### The records:
○ ○ ○ ○ ○
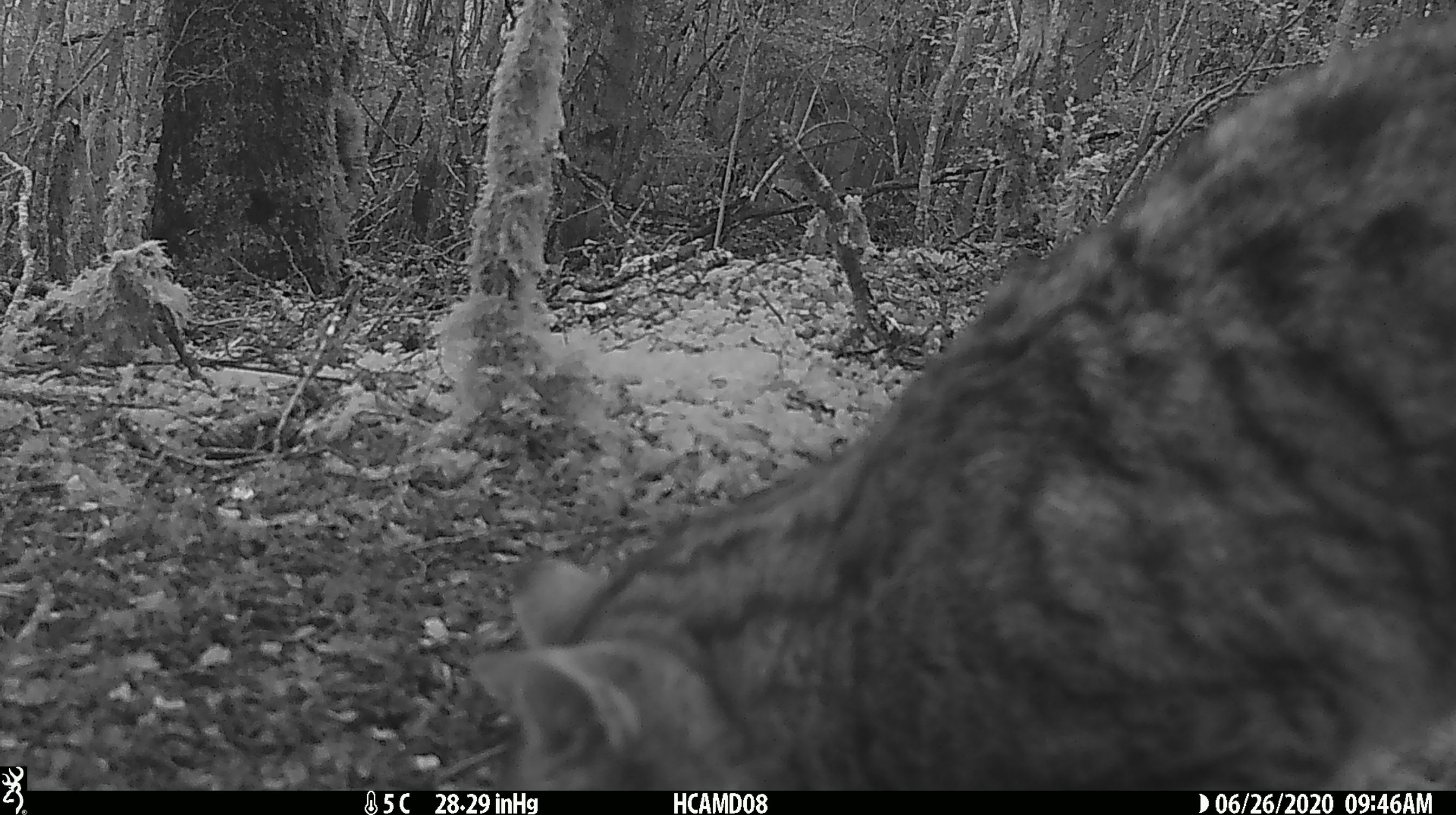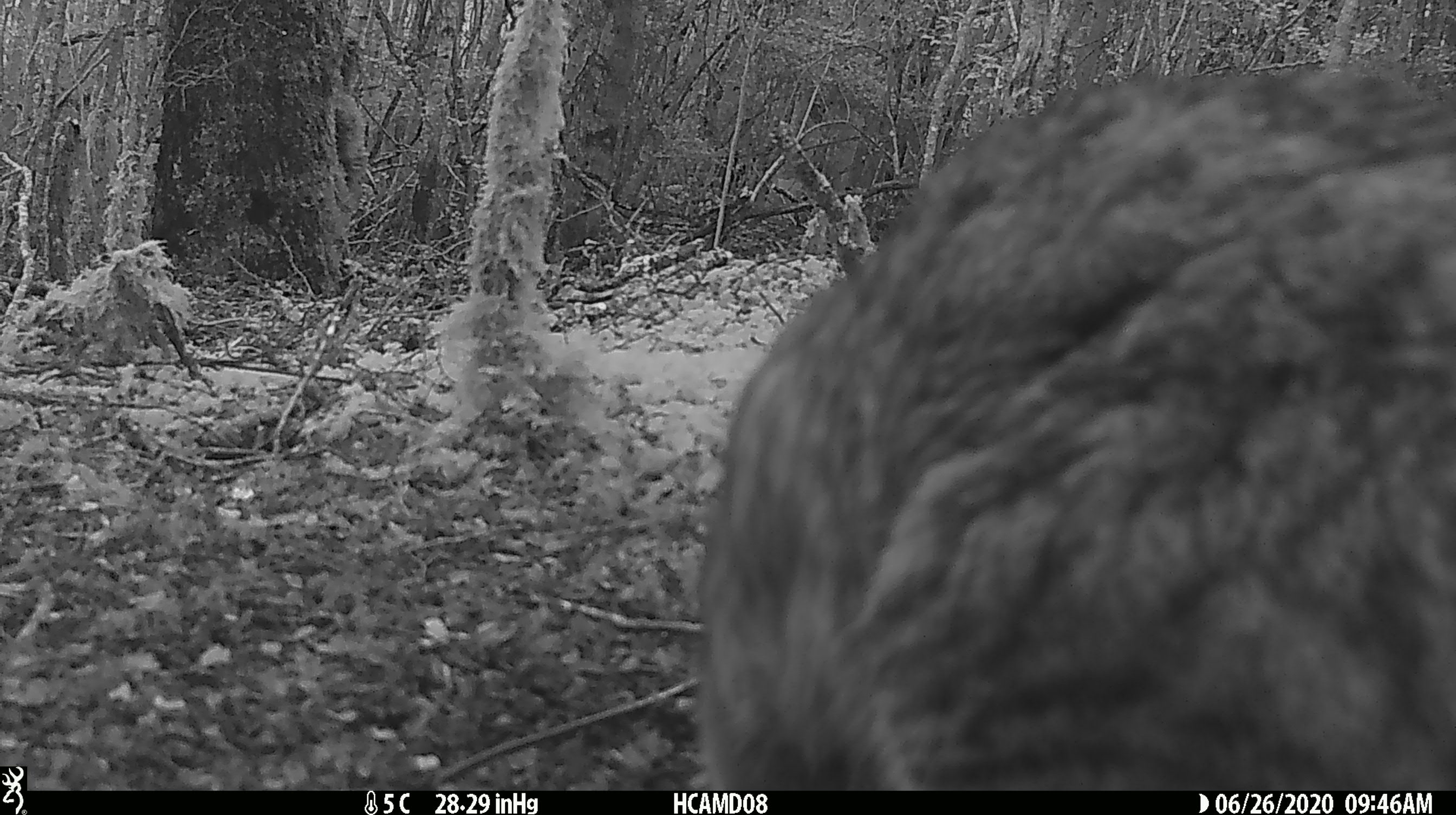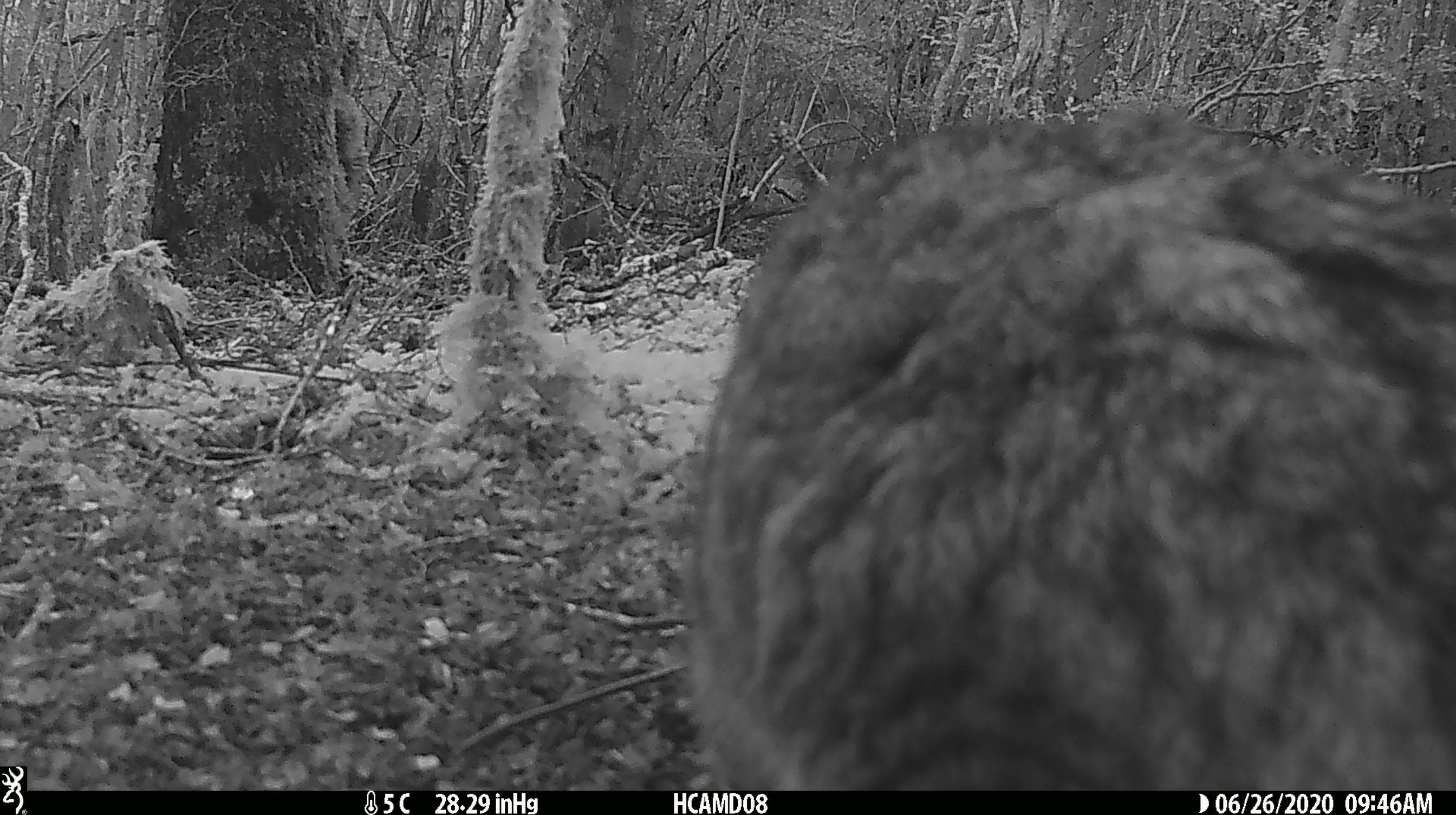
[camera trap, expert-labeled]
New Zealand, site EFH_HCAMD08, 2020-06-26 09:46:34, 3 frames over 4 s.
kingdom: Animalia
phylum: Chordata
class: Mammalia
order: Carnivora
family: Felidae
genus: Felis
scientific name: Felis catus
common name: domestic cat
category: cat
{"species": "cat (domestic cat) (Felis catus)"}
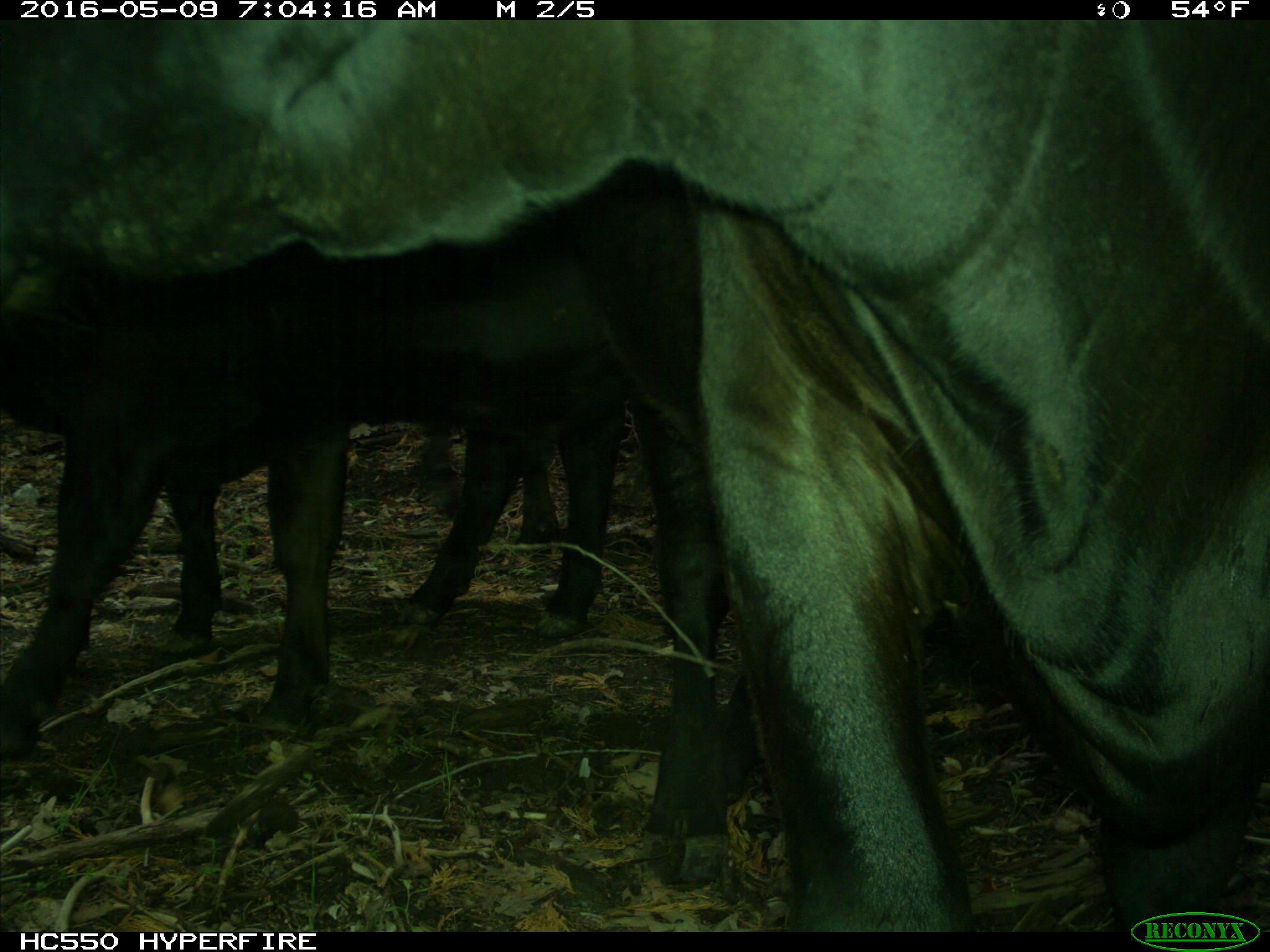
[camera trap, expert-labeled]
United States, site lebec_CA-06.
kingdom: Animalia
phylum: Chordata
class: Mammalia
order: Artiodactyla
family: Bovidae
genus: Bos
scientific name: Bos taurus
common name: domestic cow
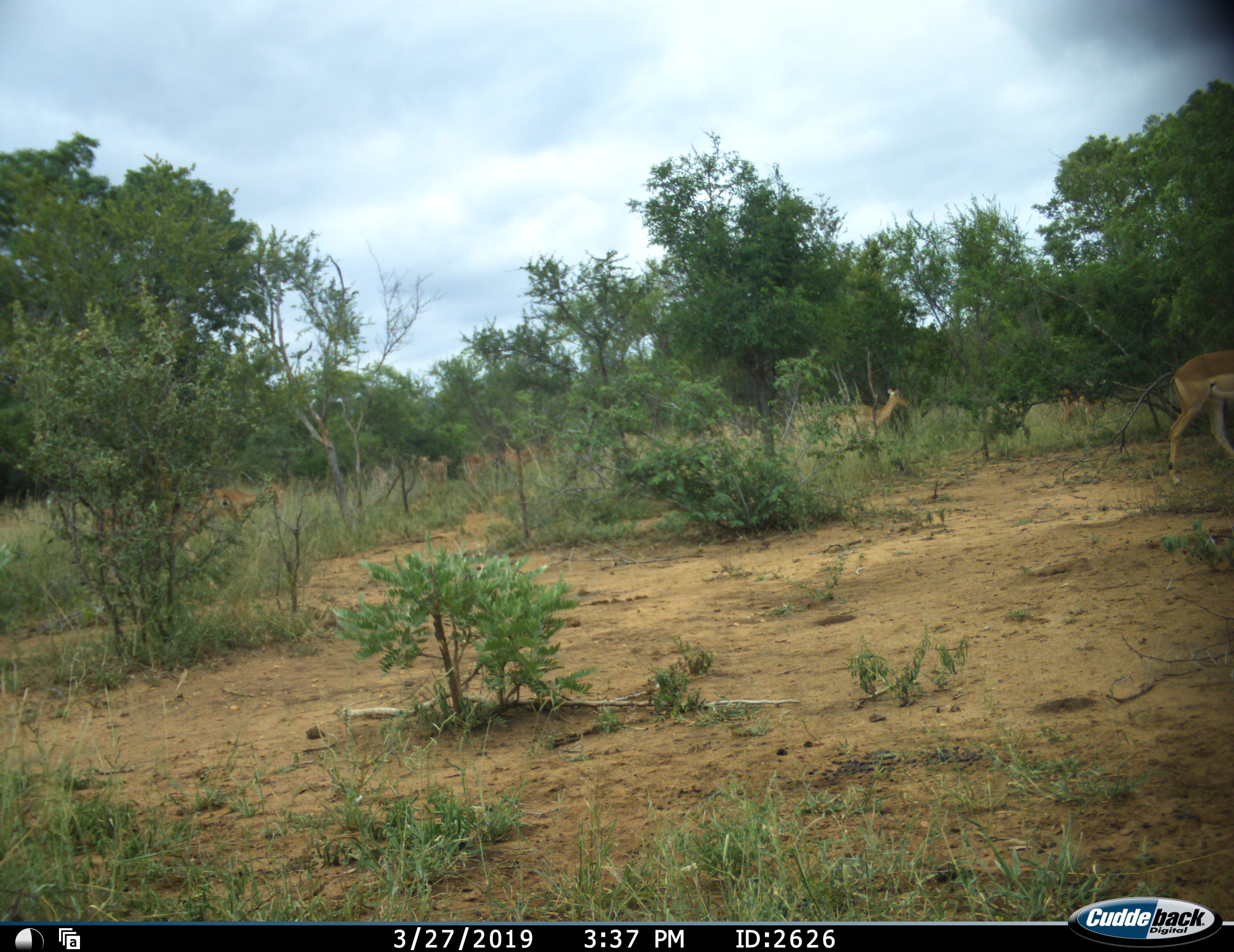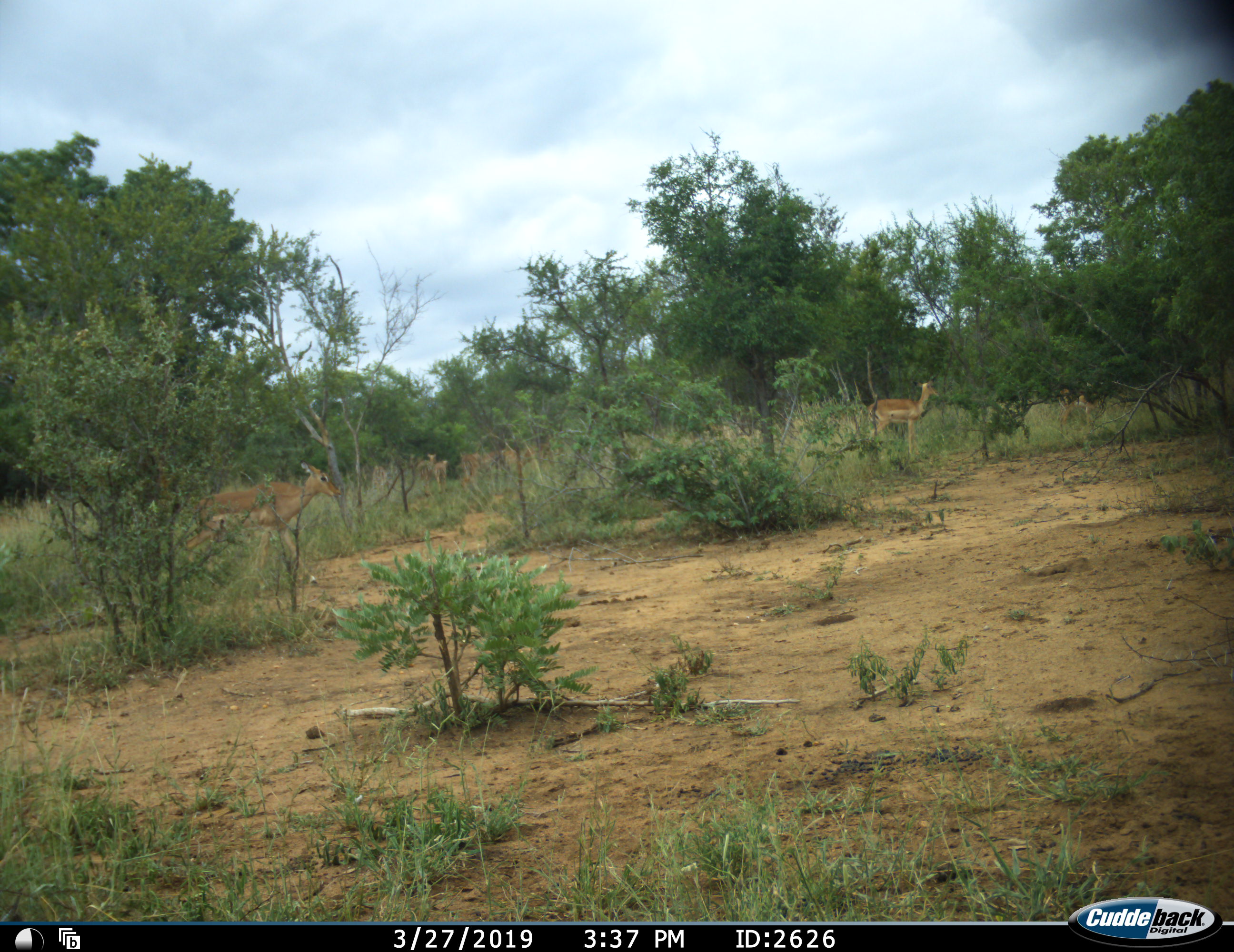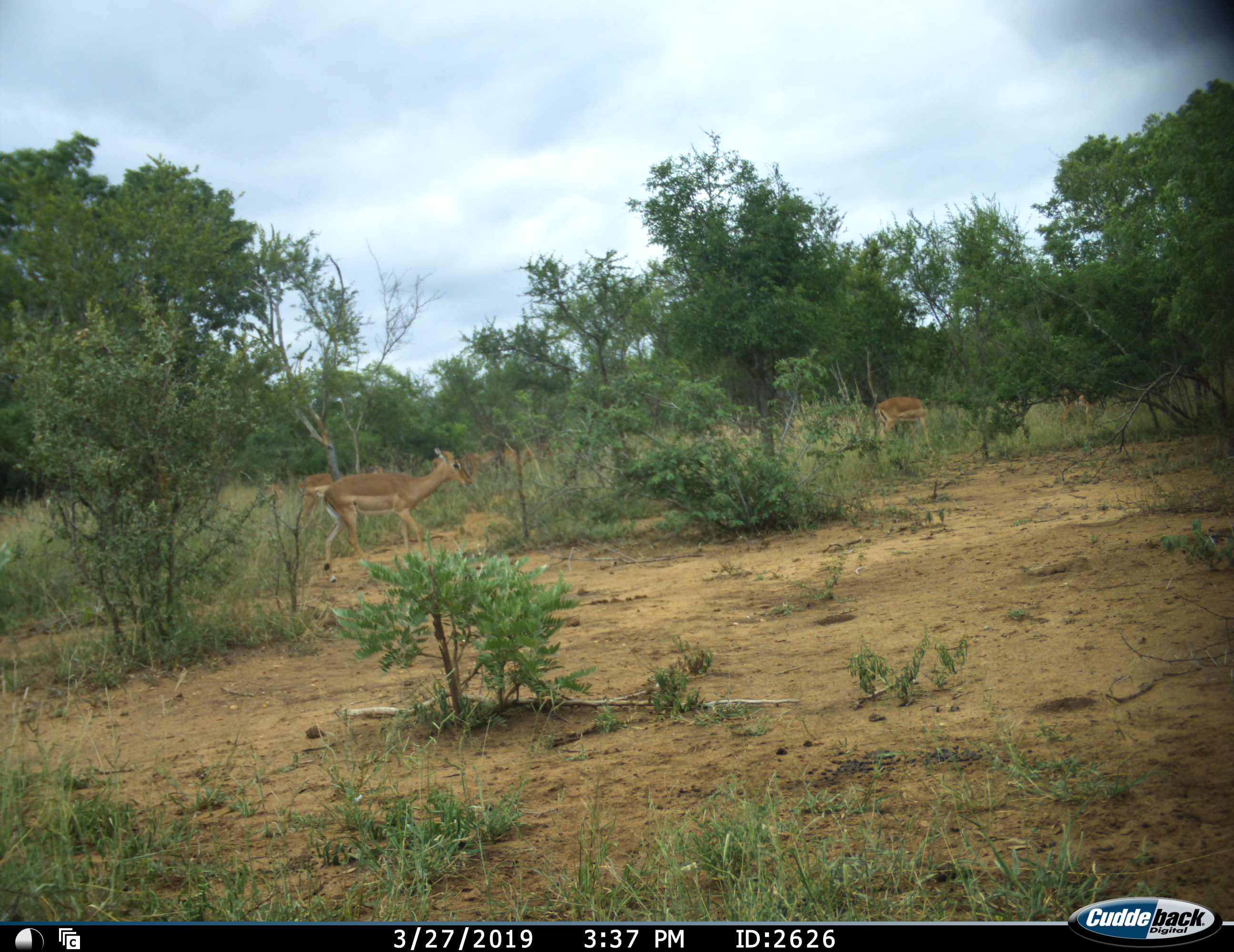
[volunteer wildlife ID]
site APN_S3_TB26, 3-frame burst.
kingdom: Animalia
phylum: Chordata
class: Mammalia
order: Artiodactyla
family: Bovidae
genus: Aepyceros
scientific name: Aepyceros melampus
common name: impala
○ ○ ○ ○ ○
Restate all the material verbatim; omit every picture.

### Answer area:
[camera trap, expert-labeled]
New Zealand, site EFH_HCAMD08, 2020-06-26 09:46:34, 3 frames over 4 s.
kingdom: Animalia
phylum: Chordata
class: Mammalia
order: Carnivora
family: Felidae
genus: Felis
scientific name: Felis catus
common name: domestic cat
category: cat
{"species": "cat (domestic cat) (Felis catus)"}
[camera trap, expert-labeled]
United States, site lebec_CA-06.
kingdom: Animalia
phylum: Chordata
class: Mammalia
order: Artiodactyla
family: Bovidae
genus: Bos
scientific name: Bos taurus
common name: domestic cow
[volunteer wildlife ID]
site APN_S3_TB26, 3-frame burst.
kingdom: Animalia
phylum: Chordata
class: Mammalia
order: Artiodactyla
family: Bovidae
genus: Aepyceros
scientific name: Aepyceros melampus
common name: impala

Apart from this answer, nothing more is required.